Cette industrie est fortement exportatrice. Première d’Europe et au quatrième au rang mondial, elle réalise 60 % de son chiffre d’affaires de 3 milliards d’euros dans l’UE et 15 % dans les pays tiers, en premier lieu asiatiques et américains. Elle réalise 10 % de son chiffre d’affaires européen au Royaume-Uni, qui est une part incertaine pour l’avenir.

Les secteurs du papier et du carton ondulé sont de plus en plus demandeurs d’amidon. Celui des entremets et des crèmes glacées a eu tendance à se ramollir depuis 2016, il est beaucoup plus consommateur aujourd’hui qu’en 2012. C’est le fait des amidons natifs, c’est-à-dire non modifiés ni hydrolysés. Ainsi, la consommation d’amidons natifs dans les entremets et crèmes glacés est supérieure de 9 % à celle de 2012 en 2018.

Autre secteur de plus en plus demandeur d’amidons natifs, l’alimentation animale. Sa consommation en France représente 20 % de plus qu’en 2012. Mais la demande intérieure des amidons natifs croît plus vite que la production nationale ; aussi, la France en importe-t-elle.

Gluten pour l’aquaculture

Le gluten, protéine du blé, voit son marché national diminuer, mais son marché européen progresser. En France, son débouché diminue dans l’ensemble sectoriel boulangerie-pâtisserie biscuiterie. Il a reculé de 30 % entre 2012 et 2018, et récemment de 8 % entre 2017 et 2018. Ce secteur ne représente plus que 36 % des utilisations nationales de gluten alors que celui de l’alimentation animale a grimpé jusqu’à 60 %.
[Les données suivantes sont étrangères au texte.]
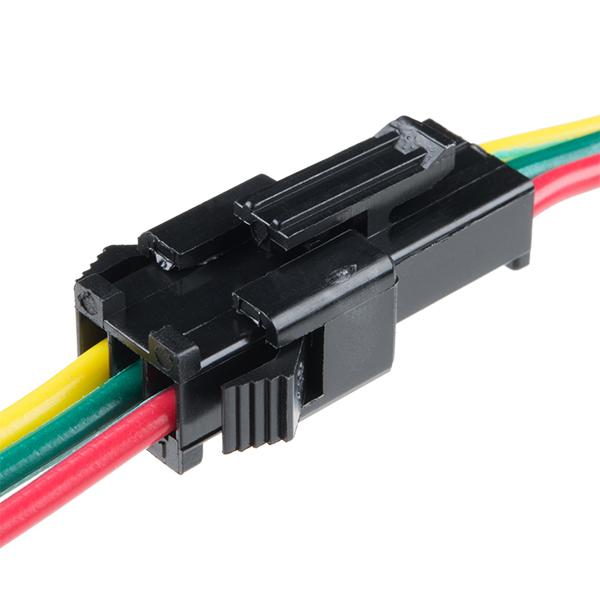 LED Strip Pigtail Connector (3-pin) - CAB-14575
Les aliments incorporant du gluten sont essentiellement destinés aux animaux familiers et aux poissons d’élevage. « En aquaculture, ces aliments permettent de ne pas prélever sur le stock de poissons sauvages », argumente l’Union des industriels de l’amidon (Usipa). L’industriel français produit de plus en plus de gluten et en exporte donc de plus en plus. Elle s’inscrit à deux titres dans le plan protéines national : d’une part, en produisant des protéines de blé et de pois, d’autre part, en produisant des coproduits du maïs et du blé riches en protéines, réduisant ainsi la dépendance européenne des fourrages importés.